The Taliban on Tuesday declared that no threat will be posed to any country from Afghanistan as the terrorist group took charge of the strife-torn country following a shockingly rapid collapse of its democratic government with the departure of most western troops.
“The Islamic emirate is pledging to all world countries that no threat will be posed to any country from Afghanistan,” Taliban spokesman Zabihullah Mujahid told reporters at their first press conference in Kabul in which he announced an Islamic government will be established in Afghanistan soon.
Claiming that there will be no discrimination against women, the Taliban spokesperson said they are committed to providing women their rights based on Islam. Women can work in the health sector and other sectors where they are needed, he said.
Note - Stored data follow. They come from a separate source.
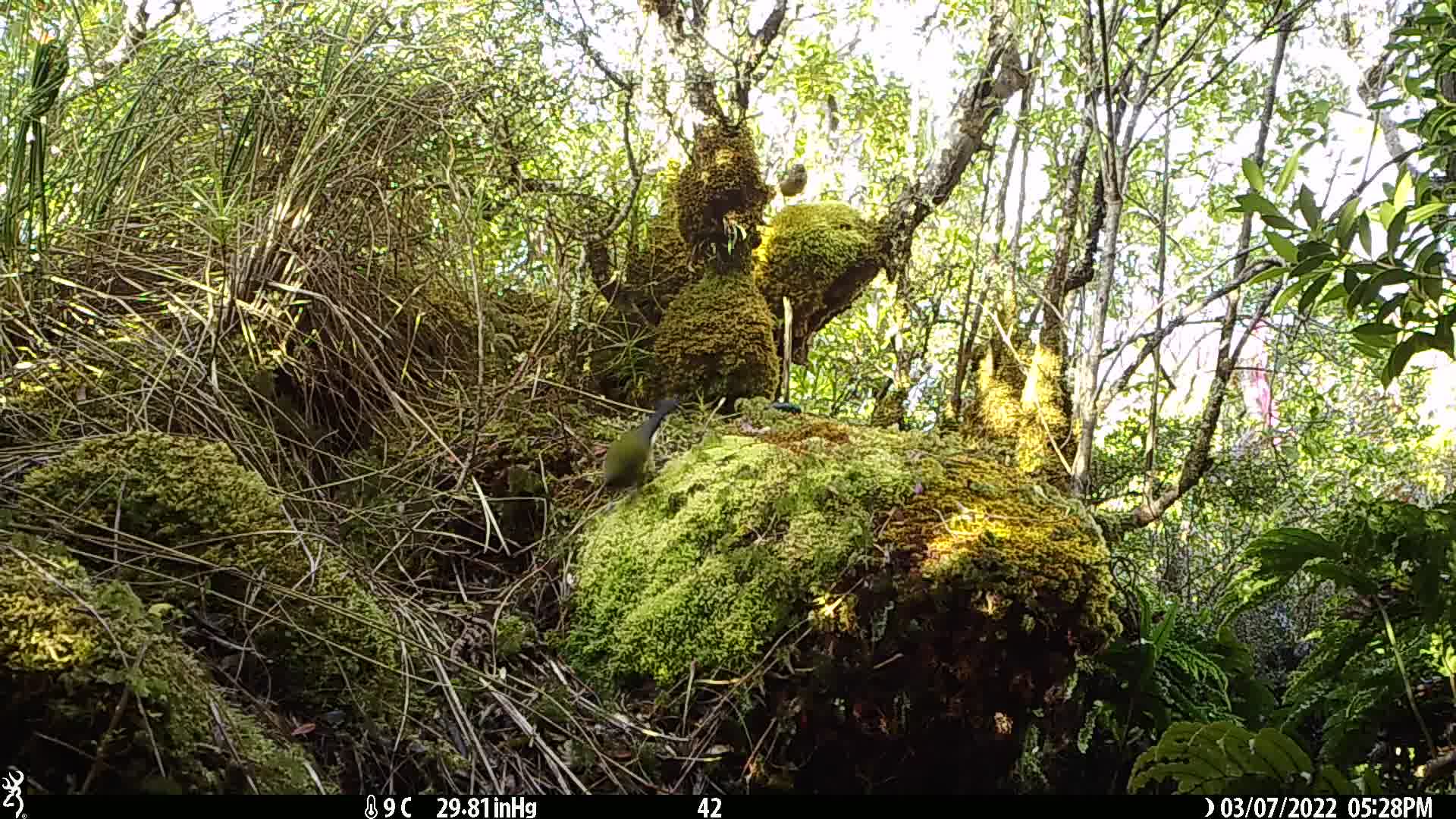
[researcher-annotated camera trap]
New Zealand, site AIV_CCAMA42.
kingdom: Animalia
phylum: Chordata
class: Aves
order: Passeriformes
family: Meliphagidae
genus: Anthornis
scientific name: Anthornis melanura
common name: new zealand bellbird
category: bellbird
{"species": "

Afghanistan’s first vice president Amrullah Saleh on Tuesday added a new twist to the ongoing crisis, claiming he is now the caretaker president after Ashraf Ghani fled the war-torn country. Citing the provisions of the Constitution of Afghanistan, Saleh said that the first vice president automatically becomes the caretaker president in the event of the president’s absence, escape or resignation.
Saleh has not accepted the takeover by the Taliban, saying he will never be under “one ceiling” with the Islamist fundamentalists.
On Sunday, Ashraf’s Ghani former deputy said he’ll never betray the “soul” and “legacy of my hero Ahmad Shah Masoud”, the late Afghan politician and military commander who fought against the Soviet occupation between 1979 and 1989.